DoReFa quantizer with higher number of MACs/Ops, Grouped convs as custom ops on LCE 0.7.0

Question

DoReFa quantizer with higher number of MACs/Ops, Grouped convs as custom ops on LCE 0.7.0

Opened this issue 2 years ago · 3 comments

Hello, I have a couple of questions regarding quantizer options for Larq and LCE.

I am designing a BNN using the DoReFa quantizer, however, I noticed a very high number of estimated MACs and Ops when converting the model for ARM64. Changing the quantizer to "ste_sign" dramatically lowered the number of MACs and Ops.

I was wondering if there is a way to use the DoReFa quantizer for training without the serious overhead of operations when converting and running the model for inference in LCE? Is the "ste_sign" quantizer the only viable option for efficient inference?

Thank you for the excellent work and for your attention.

Answer 1 · 2022-07-26T18:30:01.000Z

I noticed some issues with the latest version only (0.7.0) but not the one before (0.6.2).
Grouped convolutions (FP or binary) are converted as custom ops in the latest version.

Example:
Grouped (g=2) convs converter output:

2022-07-26 13:06:17.469686: W external/org_tensorflow/tensorflow/compiler/mlir/lite/flatbuffer_export.cc:1903] The following operation(s) need TFLite custom op implementation(s):
Custom ops: Conv2D
Details:
tf.Conv2D(tensor<1x32x32x64xf32>, tensor<5x5x32x32xf32>) -> (tensor<1x11x11x32xf32>) : {data_format = "NHWC", dilations = [1, 1, 1, 1], explicit_paddings = [], padding = "SAME", strides = [1, 3, 3, 1], use_cudnn_on_gpu = true}
See instructions: https://www.tensorflow.org/lite/guide/ops_custom
2022-07-26 13:06:17.469772: I external/org_tensorflow/tensorflow/compiler/mlir/lite/flatbuffer_export.cc:1963] Estimated count of arithmetic ops: 5792 ops, equivalently 2896 MACs

Estimated count of arithmetic ops: 5792 ops, equivalently 2896 MACs

Quantizer small example (2 qconv layers):

Example with ste_sign mode="weights":

2022-07-26 13:14:57.680246: I external/org_tensorflow/tensorflow/compiler/mlir/lite/flatbuffer_export.cc:1963] Estimated count of arithmetic ops: 1.164 M ops, equivalently 0.582 M MACs

Estimated count of arithmetic ops: 1.164 M ops, equivalently 0.582 M MACs

Changing to DoReFa mode="weights":

2022-07-26 13:16:05.771057: I external/org_tensorflow/tensorflow/compiler/mlir/lite/flatbuffer_export.cc:1963] Estimated count of arithmetic ops: 1.663 M ops, equivalently 0.831 M MACs

Estimated count of arithmetic ops: 1.663 M ops, equivalently 0.831 M MACs

I was able to successfully benchmark my model with DoReFa and grouped convolutions converted on version 0.6.2 with a better-than-expected efficiency but not the one converted with version 0.7.0
I am using Tensorflow 2.8.0 and larq 0.12.2

Answer 2 · 2022-07-26T21:46:23.000Z

Sorry for the late reply.

I noticed some issues with the latest version only (0.7.0) but not the one before (0.6.2).
Grouped convolutions (FP or binary) are converted as custom ops in the latest version.

Unfortunately this was an issue with TensorFlow 2.8 which LCE 0.7.0 uses under the hood.
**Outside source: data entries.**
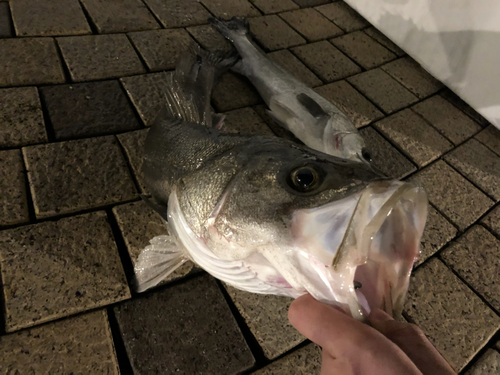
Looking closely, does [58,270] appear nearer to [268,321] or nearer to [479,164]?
[268,321]

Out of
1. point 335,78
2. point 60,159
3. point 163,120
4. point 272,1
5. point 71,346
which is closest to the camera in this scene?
point 71,346

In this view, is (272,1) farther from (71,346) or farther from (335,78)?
(71,346)

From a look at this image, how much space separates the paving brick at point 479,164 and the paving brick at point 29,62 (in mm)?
3095

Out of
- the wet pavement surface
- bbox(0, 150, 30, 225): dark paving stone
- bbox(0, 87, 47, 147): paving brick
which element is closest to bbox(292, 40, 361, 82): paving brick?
the wet pavement surface

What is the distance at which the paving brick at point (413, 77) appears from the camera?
3389 millimetres

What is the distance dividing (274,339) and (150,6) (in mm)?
3069

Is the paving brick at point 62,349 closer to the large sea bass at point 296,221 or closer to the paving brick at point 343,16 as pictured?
the large sea bass at point 296,221

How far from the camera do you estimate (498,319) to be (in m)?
2.01

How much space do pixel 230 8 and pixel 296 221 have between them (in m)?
3.14

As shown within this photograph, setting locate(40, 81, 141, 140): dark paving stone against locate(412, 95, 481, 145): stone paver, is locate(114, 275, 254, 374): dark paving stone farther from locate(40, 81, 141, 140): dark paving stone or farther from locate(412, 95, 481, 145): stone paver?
locate(412, 95, 481, 145): stone paver

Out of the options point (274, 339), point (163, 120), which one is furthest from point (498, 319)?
point (163, 120)

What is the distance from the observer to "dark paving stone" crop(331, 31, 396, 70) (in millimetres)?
3443

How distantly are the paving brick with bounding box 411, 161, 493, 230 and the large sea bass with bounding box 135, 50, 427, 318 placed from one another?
4.87 ft

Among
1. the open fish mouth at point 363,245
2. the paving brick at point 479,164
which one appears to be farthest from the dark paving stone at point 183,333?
the paving brick at point 479,164
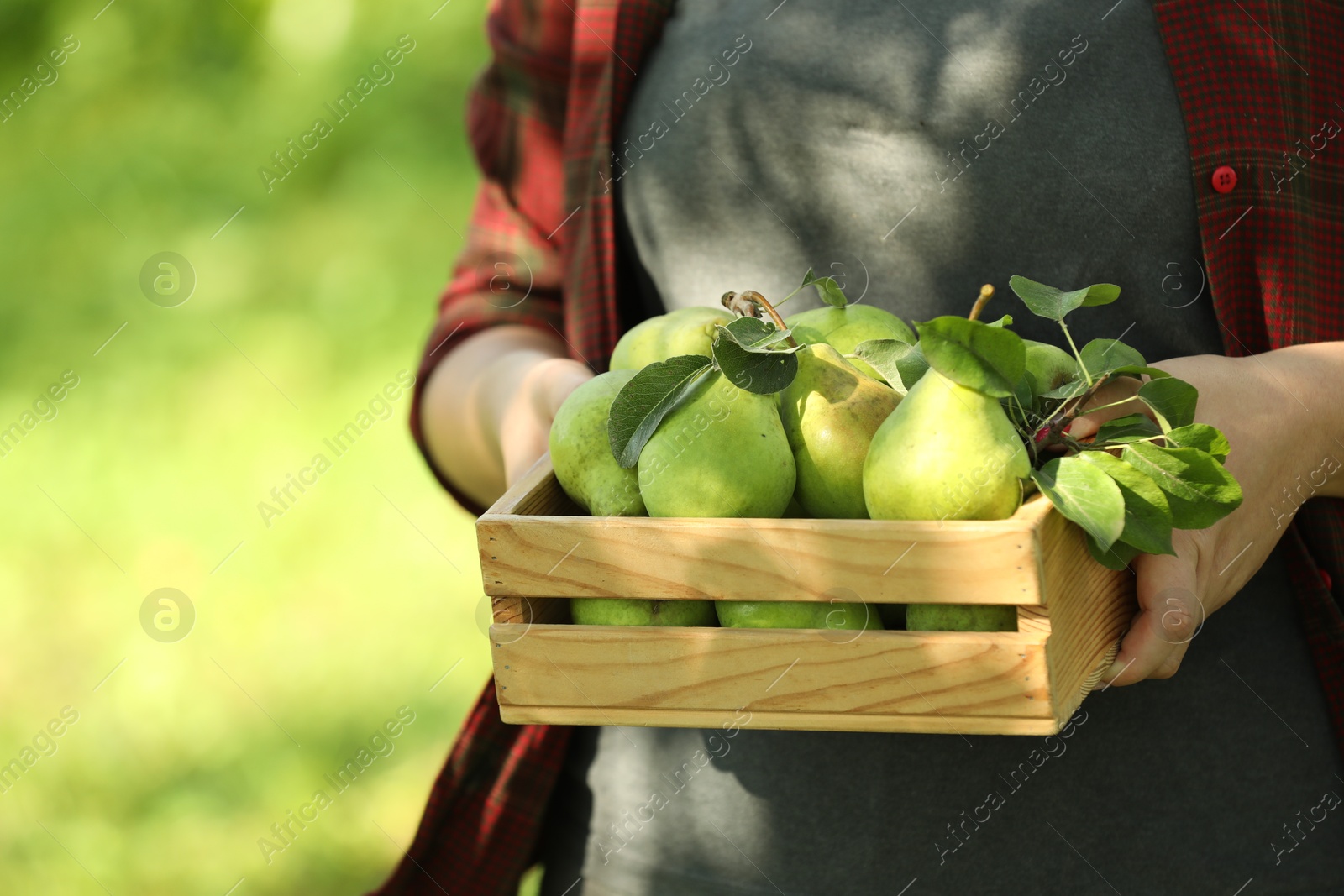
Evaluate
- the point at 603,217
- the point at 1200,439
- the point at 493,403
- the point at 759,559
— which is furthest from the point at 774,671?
the point at 603,217

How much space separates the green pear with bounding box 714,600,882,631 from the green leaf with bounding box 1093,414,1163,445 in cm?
27

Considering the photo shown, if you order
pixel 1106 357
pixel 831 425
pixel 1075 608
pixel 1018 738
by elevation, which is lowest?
pixel 1018 738

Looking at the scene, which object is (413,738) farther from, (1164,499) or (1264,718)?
(1164,499)

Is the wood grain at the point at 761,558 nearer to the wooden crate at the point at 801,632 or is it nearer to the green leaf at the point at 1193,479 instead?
the wooden crate at the point at 801,632

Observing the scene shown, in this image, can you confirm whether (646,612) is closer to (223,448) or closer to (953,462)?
(953,462)

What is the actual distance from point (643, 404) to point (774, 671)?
0.29 m

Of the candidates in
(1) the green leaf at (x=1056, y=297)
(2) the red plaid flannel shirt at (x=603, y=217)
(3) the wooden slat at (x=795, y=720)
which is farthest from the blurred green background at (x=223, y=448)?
(1) the green leaf at (x=1056, y=297)

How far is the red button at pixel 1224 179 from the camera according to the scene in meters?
1.19

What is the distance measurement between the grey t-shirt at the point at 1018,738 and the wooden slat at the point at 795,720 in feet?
0.71

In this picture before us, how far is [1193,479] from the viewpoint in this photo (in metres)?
0.92

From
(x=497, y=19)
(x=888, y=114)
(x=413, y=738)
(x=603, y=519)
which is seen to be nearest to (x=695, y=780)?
(x=603, y=519)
This has been fixed on master since we upgraded to 2.9, but we haven't published a new release with it yet. Sorry about that. For now, I'd recommend sticking with 0.6.2 if grouped convolution support is required.
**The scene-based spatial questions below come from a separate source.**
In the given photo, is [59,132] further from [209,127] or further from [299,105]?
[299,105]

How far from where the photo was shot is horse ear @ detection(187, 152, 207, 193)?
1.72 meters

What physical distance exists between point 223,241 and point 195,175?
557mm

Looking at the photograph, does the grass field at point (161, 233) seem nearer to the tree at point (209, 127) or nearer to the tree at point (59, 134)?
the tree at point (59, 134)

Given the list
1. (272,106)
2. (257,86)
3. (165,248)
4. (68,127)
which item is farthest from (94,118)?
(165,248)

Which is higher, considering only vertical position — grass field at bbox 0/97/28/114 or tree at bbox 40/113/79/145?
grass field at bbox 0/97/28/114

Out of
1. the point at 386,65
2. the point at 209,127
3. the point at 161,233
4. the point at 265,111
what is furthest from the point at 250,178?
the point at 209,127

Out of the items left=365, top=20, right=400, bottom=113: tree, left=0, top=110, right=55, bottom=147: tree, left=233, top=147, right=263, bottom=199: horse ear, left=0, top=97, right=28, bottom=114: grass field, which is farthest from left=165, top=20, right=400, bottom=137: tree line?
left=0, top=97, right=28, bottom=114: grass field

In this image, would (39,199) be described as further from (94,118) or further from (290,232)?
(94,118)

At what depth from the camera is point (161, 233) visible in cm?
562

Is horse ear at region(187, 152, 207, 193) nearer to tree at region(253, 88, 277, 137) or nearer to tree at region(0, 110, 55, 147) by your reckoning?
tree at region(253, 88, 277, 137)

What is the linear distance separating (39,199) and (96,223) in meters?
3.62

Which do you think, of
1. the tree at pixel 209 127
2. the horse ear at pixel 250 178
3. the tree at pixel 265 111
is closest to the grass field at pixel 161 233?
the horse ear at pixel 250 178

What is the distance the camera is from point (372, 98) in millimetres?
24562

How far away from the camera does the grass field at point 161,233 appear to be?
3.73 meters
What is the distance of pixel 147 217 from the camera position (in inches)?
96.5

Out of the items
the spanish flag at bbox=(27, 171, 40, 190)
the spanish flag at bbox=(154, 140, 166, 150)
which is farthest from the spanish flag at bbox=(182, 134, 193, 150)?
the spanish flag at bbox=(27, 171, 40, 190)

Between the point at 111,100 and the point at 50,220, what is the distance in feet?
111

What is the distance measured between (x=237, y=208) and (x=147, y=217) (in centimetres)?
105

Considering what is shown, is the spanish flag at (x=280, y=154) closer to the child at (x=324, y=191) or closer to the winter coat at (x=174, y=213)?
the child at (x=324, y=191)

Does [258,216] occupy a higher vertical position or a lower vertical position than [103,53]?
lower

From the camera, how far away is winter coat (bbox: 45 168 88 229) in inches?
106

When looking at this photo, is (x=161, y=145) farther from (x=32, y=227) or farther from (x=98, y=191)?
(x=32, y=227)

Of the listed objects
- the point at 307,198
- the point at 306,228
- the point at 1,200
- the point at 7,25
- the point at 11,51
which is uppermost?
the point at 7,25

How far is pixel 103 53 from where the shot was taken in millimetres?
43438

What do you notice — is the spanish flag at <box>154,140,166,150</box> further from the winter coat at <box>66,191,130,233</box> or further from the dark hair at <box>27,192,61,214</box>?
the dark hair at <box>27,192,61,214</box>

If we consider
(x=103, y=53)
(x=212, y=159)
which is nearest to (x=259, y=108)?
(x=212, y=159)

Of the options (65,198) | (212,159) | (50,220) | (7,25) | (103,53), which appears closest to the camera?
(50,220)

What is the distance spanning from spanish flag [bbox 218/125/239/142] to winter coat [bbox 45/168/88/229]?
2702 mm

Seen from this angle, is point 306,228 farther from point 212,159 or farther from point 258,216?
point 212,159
Is the "ste_sign" quantizer the only viable option for efficient inference?

For binarised convolutions this is recommended for the activation. You can also use custom activation quantisers as well, but to make sure they convert correctly they should be implemented with larq.math.sign which unfortunately is not the case for DoReFa. Regarding weight quantization other quantisers should work fine as long as they binarise to {-1, 1} or {-alpha, alpha}.

I recommend looking at the converted model in Netron to make sure the conversion worked as intended.

Answer 3 · 2022-08-25T09:44:13.000Z

I noticed some issues with the latest version only (0.7.0) but not the one before (0.6.2).
Grouped convolutions (FP or binary) are converted as custom ops in the latest version.

@lluevano sorry for the delay. We just release v0.8.0 including a fix for this. Let me know if that works for you.